Page text:
┌──

Huge thanks to our Platinum Members Endace and LiveAction,
and our Silver Member Veeam, for supporting the Wireshark Foundation and project.

Wireshark-dev: [Wireshark-dev] RFD: The Future of Memory Management in Wireshark

From: Evan Huus <eapache@xxxxxxxxx>
Date: Thu, 18 Oct 2012 21:01:24 -0400
TL;DR - Jakub recently proposed a few changes to emem [1]. While I
think they are a very good idea, I believe that in the long term the
current emem design has too many fundamental limitations to make it
worth adapting for our future needs. I propose that it should be
gradually deprecated in favour of something else, and I have written a
simple example of what that something else might be.

--- The Long Version ---

After my recent adventures with emem, I took some time to work through
what features Wireshark will likely want in its memory manager now and
in the future. Predicting the future is always a tricky business, but
I tried not to stray too far from the obvious:
- Arbitrary instances of the current seasonal and ephemeral
allocators. These will be necessary if we ever want to support opening
multiple files at once.
- Thread-safe allocators. Necessary if we ever want to do
multi-threaded dissection or re-dissection of a single file.
- Allocators with different scopes. I can think of a couple of
different places where a new allocator scope might simplify existing
code, and I'm sure there are others.

With these ideas in mind, I then took a closer look at the current
emem design and tried to estimate the amount of work involved in
adapting (and maintaining) it going forward. I concluded that in the
long run, emem has too many fundamental limitations to make it worth
adapting:
- Supporting arbitrary seasonal and ephemeral pools would require
non-trivial API changes, causing a lot of pain in dependent code.
- The current glib and mmap allocators are jammed together, often
living side-by-side in the same functions. As I found out recently,
trying to tweak either one can have a lot of unexpected side-effects.

└──

Problem statement:
Answer these from the memory management post:
(a) Who recently proposed a few changes to emem?
(b) What would thread-safe allocators be necessary for?
(c) What would supporting arbitrary seasonal and ephemeral pools require?
Nothing in the lines that come next has any bearing on what is asked here.

Data provided:
┌──

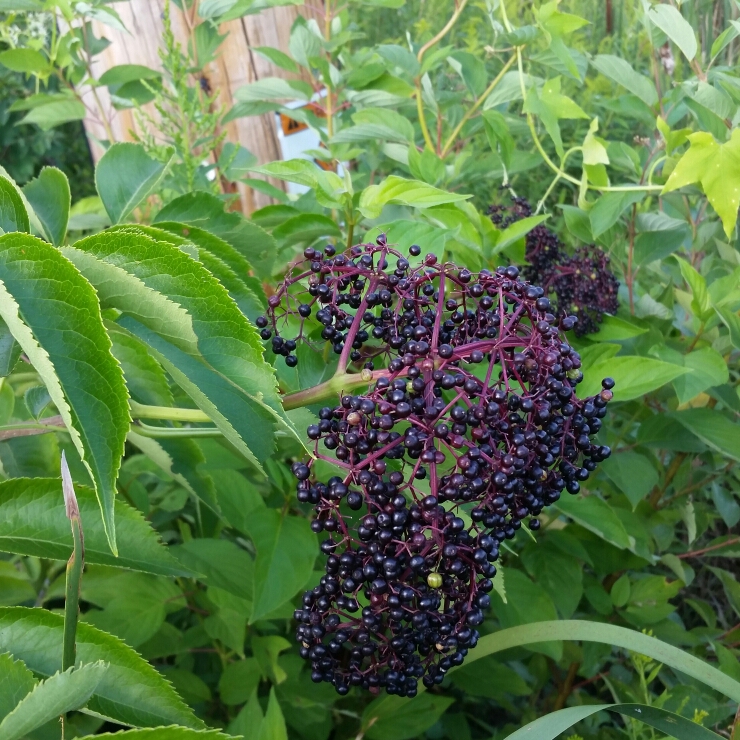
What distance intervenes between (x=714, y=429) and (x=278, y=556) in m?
0.67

└──

Task solution:
(a) Jakub.
(b) Multi-threaded dissection or re-dissection of a single file.
(c) Non-trivial API changes, causing a lot of pain in dependent code.